--- Entries from a spatial question set ---
============

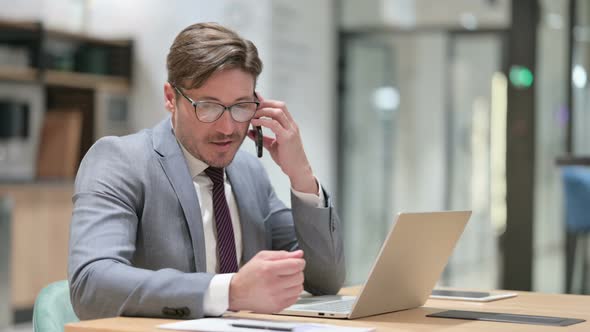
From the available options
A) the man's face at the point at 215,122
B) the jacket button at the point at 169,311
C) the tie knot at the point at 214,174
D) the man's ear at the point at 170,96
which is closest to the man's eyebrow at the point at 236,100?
the man's face at the point at 215,122

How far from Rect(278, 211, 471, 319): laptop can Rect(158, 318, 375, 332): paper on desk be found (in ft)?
0.60

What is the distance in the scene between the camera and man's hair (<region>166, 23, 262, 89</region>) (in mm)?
2148

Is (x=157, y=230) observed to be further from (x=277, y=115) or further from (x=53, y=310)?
(x=277, y=115)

============

Arrange the entries above as a two-column CSV with the columns "entry_text" and "answer" and one row per entry, putting each value in a single quoted field with its line breaks replaced by spaces. Leave out the pictures.

entry_text,answer
"From the available options A) the man's face at the point at 215,122 B) the jacket button at the point at 169,311 C) the tie knot at the point at 214,174 D) the man's ear at the point at 170,96 which is closest to the man's eyebrow at the point at 236,100?","the man's face at the point at 215,122"
"How far from Rect(278, 211, 471, 319): laptop can Rect(158, 318, 375, 332): paper on desk be found (in ft)?","0.60"
"What is the distance in the scene between the camera and man's hair (<region>166, 23, 262, 89</region>) (in mm)?","2148"
"Is (x=157, y=230) observed to be further from (x=277, y=115) or further from (x=53, y=310)?","(x=277, y=115)"